EXERCISE REQUIREMENTS:
A) Answer these from the passage on Confucianism:
(i) Which countries does the text list as making up the Sinosphere?
(ii) Which period does the text call powerfully antagonistic to Confucianism?
(iii) According to the text, what does the revival of the past couple decades produce?
B) Pick up the passage on Confucianism after its last sentence and continue it in the same voice.

Arguably, Confucianism's religious flexibility has hurt it in certain ways—there are few (no?) Confucian fundamentalists who insist that we go back to doing the old time rites the way that there are fundamentalist Christians, Muslims, and Buddhists. Also, Confucianism seems to be only weakly proselytizing, so it hasn't spread beyond the Sinosphere (China, Korea, Japan, Vietnam). Still, it's hard to deny that it continues to have a strong influence on the shape of culture in those countries even absent any of the flashier displays of religious solidarity that you get in Islam and Christianity.

Carl, thanks for the thought...
Confucianism did not survive all that well in China. the twentieth century was rather rough; the Maoist period powerfully antagonistic. The revival that has happened in the past couple decades produces only a shadow of what it was in imperial times. Just about everywhere in East Asia its contemporary influence is mediated by strong materialist-instrumentalist economic and social incentives that attenuate is living significance.....

Scene geometry reasoning data
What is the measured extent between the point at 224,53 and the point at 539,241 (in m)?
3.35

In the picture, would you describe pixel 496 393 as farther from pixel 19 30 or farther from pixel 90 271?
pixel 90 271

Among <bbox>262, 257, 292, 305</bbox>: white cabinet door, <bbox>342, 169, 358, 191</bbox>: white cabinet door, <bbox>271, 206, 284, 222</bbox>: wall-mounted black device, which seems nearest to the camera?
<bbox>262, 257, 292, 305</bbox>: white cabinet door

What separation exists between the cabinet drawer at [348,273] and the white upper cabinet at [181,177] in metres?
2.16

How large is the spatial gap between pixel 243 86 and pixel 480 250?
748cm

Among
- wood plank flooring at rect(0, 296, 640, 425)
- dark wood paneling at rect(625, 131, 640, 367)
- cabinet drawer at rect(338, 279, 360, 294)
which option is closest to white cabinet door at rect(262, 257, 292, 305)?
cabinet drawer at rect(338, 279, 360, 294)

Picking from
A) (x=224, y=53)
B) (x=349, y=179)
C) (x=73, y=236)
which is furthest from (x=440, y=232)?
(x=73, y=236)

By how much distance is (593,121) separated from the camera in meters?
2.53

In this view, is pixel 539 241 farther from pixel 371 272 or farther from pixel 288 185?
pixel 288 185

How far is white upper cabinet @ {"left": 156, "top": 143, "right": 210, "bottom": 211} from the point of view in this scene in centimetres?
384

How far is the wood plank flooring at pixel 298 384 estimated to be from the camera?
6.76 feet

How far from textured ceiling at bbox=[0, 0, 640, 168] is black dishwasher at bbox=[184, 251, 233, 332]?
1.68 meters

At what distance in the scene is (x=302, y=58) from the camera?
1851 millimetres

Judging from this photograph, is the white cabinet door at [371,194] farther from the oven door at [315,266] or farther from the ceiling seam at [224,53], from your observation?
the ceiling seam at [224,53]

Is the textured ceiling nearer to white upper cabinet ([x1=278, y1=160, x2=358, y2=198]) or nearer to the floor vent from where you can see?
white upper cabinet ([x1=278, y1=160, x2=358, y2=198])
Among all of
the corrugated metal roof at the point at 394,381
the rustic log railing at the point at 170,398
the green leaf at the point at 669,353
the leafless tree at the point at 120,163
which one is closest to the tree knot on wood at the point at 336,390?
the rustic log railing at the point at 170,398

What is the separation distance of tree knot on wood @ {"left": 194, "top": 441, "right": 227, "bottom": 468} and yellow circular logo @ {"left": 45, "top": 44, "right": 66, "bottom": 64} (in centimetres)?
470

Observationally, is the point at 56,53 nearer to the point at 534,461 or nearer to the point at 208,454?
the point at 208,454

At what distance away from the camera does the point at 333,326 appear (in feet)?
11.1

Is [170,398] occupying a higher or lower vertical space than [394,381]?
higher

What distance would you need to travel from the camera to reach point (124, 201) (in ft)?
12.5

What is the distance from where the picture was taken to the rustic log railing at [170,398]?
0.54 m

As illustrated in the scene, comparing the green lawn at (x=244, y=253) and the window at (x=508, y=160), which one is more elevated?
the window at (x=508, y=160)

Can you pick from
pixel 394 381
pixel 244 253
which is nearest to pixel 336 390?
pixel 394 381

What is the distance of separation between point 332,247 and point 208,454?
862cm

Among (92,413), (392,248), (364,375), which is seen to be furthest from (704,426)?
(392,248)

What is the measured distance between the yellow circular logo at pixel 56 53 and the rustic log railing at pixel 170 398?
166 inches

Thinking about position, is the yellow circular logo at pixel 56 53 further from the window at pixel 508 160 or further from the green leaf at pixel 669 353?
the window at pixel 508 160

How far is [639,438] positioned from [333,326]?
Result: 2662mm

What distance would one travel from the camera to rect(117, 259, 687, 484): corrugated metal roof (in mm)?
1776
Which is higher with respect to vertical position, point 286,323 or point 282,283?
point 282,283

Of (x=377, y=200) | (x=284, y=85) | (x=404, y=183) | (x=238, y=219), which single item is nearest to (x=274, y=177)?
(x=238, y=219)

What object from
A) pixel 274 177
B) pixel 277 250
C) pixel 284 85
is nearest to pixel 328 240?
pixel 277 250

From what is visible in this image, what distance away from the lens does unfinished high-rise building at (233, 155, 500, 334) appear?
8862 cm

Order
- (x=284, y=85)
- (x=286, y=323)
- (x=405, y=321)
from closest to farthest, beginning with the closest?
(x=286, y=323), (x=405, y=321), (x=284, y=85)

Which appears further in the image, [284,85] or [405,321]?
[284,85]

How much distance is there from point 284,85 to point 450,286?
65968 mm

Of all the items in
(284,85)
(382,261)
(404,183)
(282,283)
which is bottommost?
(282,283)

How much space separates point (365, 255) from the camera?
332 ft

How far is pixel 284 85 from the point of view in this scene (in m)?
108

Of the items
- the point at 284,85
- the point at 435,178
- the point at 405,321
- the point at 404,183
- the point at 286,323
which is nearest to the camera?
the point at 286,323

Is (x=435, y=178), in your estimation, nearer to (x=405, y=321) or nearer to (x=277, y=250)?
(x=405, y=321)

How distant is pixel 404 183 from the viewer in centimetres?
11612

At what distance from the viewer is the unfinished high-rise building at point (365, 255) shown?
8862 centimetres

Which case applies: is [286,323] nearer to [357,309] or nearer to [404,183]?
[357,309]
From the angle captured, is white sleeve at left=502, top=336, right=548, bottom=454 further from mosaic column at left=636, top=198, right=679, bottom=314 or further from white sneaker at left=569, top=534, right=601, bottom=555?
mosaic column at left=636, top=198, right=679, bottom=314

ANSWERS FOR EACH ITEM:
A)
(i) China, Korea, Japan, and Vietnam.
(ii) The Maoist period.
(iii) Only a shadow of what Confucianism was in imperial times.

B)
One of the problems that Confucianism might face (and it wouldn't be alone) is that modern (Western) moral thought is almost entirely dominated by the notion of rights and duties, and Confucianism, as a form of virtue theory, is not well placed to accommodate these ideas. So, in so far as the Chinese accommodate themselves to modernity, which is taken to include modern morality as part of the package, Confucianism will struggle to have real moral relevance. Lacking moral relevance its future may be to be reduced to the decorative or symptomatic cultural status of the Anglican Church in England - which embodies a certain stereotype of Englishness, but not the reality, and which can reflect moral changes without motivating them.